## What you need to do
Could you continue the passage on simulating Brownian motion from its last sentence?

## Text segment
—————

Simulation of the Brownian motion: Since a 2-dimensional Brownian motions consists of two independent 1-dimensional Brownian motions, it suffices to simulate paths of a 1-dim. Brownian motion. To this end, I implemented the following algorithm (in R):
(Lévy-Ciesielski) Let $J \geq 1$ the order of refinement. Initialize $b_0 := 0$. Generate $b_1 \stackrel{s}{\sim} N(0,1)$.
$\quad$ For $j=0$ to $J-1$:
$\quad \quad$For $\ell=0$ to $2^j-1:$
$\quad \quad \quad$ Generate $y \stackrel{s}{\sim} N(0,1)$. Set $b_{(2\ell+1)/2^{j+1}} = \frac{1}{2} (b_{\ell/2^j} + b_{(\ell+1)/2^j})+2^{- \left( \frac{j}{2}+1 \right)} \cdot y$(René L. Schilling/Lothar Partzsch: Brownian Motion - An Introduction to Stochastic Processes, p. 320)

—————

## Dataset rows

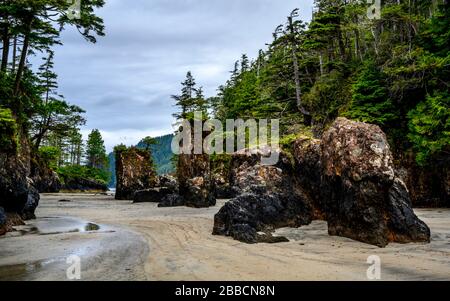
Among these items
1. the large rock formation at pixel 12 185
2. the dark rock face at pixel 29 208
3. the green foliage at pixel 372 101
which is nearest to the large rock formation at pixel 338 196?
the large rock formation at pixel 12 185

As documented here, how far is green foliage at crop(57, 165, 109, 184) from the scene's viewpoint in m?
55.4

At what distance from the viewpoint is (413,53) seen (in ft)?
56.5

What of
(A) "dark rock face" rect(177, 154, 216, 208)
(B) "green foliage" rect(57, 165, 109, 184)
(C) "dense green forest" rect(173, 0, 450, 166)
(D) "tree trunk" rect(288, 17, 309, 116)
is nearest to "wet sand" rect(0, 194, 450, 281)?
(C) "dense green forest" rect(173, 0, 450, 166)

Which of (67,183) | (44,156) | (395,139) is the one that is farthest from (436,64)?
(67,183)

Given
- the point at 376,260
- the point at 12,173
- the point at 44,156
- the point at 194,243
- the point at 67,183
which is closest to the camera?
the point at 376,260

—————

## Output for this exercise
- Calculation of the enclosed area: First, I calculated the selfintersection-points of the given path. From this, we can determine polygons enclosed by the curve and approximately calculate the area of these polygons. (I did this part in Matlab, the tools "Fast and Robust Curve Intersections" and "Fast points-in-polygon test" were quite helpful.)
Here are some examples:
The area colored in red is the area detected as enclosed by the curve.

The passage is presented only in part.